The real world scenes are beset by the goofy comedy aspects customary to Bollywood Shah Rukh Khan tossing his car keys to a valet but they falling down a womans cleavage instead; his accident prone attempts to park a car; mildly risque comedy centred around the translation of words like condom from Tamil to English; not to mention a bizarre scene where Shah Rukh Khan tries to do an imitation of Michael Jackson in Bad mode in order to impress son Armaan Verma. There are frequently times during these scenes that the film feels like middle-aged people without a clue trying to be hip to a youth generation scenes with a band playing in the midst of a skateboard park; Shah Rukh Khan joining his sons soccer team; and the aforementioned Bad imitation. During these scenes, Shah Rukh Khan plays the role of Shekhar as a spineless comic doormat.

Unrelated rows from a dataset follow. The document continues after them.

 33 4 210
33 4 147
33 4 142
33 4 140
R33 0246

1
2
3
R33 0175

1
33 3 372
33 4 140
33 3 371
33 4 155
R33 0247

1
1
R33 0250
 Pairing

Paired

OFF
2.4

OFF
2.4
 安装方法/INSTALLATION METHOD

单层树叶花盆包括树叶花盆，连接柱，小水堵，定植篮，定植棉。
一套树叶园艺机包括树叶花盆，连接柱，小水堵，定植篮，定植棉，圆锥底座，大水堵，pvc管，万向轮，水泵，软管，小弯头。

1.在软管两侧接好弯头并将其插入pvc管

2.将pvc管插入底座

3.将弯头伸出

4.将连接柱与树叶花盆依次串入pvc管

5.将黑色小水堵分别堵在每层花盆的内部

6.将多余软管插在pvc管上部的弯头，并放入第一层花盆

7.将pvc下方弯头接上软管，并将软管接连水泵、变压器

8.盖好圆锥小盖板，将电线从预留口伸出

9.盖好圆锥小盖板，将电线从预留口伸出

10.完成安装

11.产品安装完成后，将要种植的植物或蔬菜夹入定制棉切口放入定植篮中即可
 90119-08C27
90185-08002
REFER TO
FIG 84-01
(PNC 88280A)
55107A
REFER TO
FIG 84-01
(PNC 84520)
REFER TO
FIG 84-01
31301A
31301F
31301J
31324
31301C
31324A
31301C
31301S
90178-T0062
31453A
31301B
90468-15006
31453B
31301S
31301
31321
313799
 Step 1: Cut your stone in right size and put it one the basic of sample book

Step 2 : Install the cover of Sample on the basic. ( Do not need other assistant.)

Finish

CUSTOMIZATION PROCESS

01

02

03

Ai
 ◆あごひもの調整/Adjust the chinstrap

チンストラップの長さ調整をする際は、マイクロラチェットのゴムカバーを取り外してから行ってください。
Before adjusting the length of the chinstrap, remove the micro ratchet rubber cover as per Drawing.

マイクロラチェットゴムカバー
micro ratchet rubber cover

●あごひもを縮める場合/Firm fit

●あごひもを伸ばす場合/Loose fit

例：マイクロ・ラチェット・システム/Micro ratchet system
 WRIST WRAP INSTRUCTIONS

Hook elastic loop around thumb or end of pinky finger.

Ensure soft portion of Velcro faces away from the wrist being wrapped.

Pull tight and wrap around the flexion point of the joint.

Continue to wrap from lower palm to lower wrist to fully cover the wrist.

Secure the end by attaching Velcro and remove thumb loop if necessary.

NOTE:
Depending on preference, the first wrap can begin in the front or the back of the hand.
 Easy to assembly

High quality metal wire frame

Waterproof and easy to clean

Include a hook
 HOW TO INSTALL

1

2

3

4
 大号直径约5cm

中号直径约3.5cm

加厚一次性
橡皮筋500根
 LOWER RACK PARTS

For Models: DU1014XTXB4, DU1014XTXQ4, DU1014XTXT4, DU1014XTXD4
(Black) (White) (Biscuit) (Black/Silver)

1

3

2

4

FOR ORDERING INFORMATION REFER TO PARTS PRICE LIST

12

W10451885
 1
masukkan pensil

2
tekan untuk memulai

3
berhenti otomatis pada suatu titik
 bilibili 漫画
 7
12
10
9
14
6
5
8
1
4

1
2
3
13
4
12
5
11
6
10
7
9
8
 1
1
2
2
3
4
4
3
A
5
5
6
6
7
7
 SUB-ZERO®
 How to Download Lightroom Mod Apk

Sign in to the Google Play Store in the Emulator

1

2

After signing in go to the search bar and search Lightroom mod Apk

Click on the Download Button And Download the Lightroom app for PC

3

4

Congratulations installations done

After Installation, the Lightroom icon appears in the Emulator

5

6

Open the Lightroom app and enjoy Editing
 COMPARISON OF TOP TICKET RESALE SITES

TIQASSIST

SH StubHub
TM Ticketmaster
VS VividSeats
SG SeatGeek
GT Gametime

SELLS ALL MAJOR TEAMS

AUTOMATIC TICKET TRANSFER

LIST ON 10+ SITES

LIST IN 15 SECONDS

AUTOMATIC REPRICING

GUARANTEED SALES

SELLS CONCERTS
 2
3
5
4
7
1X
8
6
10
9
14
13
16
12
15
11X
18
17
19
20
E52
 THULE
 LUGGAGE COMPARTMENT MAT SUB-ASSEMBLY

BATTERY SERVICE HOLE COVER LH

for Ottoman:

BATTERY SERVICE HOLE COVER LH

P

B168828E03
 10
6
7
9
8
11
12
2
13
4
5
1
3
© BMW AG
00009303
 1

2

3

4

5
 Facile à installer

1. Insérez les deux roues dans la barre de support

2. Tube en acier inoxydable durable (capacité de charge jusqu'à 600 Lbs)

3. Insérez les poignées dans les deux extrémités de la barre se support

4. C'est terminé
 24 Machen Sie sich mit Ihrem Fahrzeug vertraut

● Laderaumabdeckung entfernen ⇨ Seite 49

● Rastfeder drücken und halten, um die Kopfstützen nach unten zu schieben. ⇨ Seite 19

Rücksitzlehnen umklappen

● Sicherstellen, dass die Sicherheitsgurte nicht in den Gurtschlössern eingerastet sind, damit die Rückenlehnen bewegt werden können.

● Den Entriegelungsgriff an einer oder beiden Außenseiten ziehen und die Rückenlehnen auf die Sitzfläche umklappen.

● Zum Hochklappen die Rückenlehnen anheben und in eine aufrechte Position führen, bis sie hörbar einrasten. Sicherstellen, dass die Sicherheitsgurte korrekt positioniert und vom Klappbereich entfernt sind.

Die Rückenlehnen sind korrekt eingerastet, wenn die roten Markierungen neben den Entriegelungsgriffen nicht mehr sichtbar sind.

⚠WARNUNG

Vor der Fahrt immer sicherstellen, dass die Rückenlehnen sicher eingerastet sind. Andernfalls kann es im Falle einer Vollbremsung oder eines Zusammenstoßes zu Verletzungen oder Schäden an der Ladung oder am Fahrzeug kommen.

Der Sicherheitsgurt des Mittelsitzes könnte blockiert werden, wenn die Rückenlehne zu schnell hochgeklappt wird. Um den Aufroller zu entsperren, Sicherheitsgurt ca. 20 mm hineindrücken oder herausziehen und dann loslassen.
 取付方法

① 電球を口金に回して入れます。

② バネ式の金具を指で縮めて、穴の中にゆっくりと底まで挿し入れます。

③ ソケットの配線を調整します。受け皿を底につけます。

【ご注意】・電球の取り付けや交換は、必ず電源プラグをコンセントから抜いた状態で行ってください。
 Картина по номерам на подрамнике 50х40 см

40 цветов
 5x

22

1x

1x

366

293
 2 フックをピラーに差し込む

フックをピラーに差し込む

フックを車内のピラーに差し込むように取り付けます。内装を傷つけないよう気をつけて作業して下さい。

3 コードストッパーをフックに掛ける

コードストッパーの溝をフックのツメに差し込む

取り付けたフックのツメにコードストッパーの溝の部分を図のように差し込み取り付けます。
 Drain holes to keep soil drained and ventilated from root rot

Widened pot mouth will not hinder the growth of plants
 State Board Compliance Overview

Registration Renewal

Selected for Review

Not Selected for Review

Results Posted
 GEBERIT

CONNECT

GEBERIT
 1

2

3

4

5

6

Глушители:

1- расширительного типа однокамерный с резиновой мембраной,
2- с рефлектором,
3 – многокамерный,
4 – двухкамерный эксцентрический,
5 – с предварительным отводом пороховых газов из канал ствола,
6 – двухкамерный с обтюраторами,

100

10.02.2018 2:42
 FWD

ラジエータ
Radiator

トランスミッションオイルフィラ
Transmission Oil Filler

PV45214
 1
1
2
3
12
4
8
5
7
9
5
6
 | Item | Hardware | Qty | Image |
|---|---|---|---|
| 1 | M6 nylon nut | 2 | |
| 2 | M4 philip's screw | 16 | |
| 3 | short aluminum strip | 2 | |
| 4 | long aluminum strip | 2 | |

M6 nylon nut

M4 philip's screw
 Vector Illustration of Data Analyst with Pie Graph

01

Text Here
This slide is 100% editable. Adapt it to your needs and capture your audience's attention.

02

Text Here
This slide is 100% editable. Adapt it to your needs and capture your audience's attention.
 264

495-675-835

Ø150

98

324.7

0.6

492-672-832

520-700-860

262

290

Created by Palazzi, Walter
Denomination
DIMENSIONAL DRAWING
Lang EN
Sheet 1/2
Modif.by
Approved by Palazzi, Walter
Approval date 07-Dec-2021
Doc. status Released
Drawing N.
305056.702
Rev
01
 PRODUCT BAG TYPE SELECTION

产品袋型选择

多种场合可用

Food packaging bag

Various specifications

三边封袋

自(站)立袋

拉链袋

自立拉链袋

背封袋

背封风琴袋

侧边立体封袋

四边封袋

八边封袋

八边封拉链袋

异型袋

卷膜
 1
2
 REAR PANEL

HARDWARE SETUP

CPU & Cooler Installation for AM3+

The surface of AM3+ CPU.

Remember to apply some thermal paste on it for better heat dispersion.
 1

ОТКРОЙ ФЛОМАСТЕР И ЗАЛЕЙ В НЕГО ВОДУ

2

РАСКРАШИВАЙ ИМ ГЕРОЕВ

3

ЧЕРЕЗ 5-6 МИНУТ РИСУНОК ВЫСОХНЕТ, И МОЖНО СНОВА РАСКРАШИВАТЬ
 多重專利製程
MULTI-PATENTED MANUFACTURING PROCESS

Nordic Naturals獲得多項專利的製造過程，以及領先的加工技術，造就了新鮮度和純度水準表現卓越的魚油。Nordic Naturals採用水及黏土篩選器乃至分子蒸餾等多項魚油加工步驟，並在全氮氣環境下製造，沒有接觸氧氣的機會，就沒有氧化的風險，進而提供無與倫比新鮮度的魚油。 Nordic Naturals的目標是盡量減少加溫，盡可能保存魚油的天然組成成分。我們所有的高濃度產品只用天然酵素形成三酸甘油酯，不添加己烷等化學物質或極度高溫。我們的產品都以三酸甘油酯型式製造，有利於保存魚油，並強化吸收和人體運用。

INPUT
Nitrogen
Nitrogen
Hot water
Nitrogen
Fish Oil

Much of Ra. One has been predicated around a series of action/superheroics set-pieces. There is a spectacular sequence with Tom Wu pursuing Shah Rukh Khan and Kareena Kapoor through London traffic on foot, taking gigantic leaps across the roofs of vehicles as they flee in a car, eventually crashing through a double-decker bus. We get other sequences with Shah Rukh Khan and Tom Wu engaged in combat, blowing cars out of the way with power blasts and then flying through the air while balanced on top of the flying cars. There is an excellent effects sequence where we see Ra. One being reconstituted out of tiny shattered cubes of material and a fabulous set-piece with Shah Rukh Khan running along the length of a train, jumping in and out of the carriages before the runaway train crashes through Chhatrapati Shivaji station and he brings it to a halt with his bare hands. On the other hand, these also sit alongside other action sequences that collapse into goofball slapstick notably a scene dealing with hoodlums at Mumbai International Airport where Shah Rukh Khan proceeds to down them using a soccer ball and swinging Kareena Kapoor around in a series of improbable acrobatic moves.
The problem so far with these Bollywood ventures into science-fiction is that they are only adapting Hollywood models for an Indian audience. While the results are in themselves not uninteresting in terms of sociological case study, one is still waiting for this Bollywood niche to produce something that stands out as a unique and original work of science-fiction on its own terms.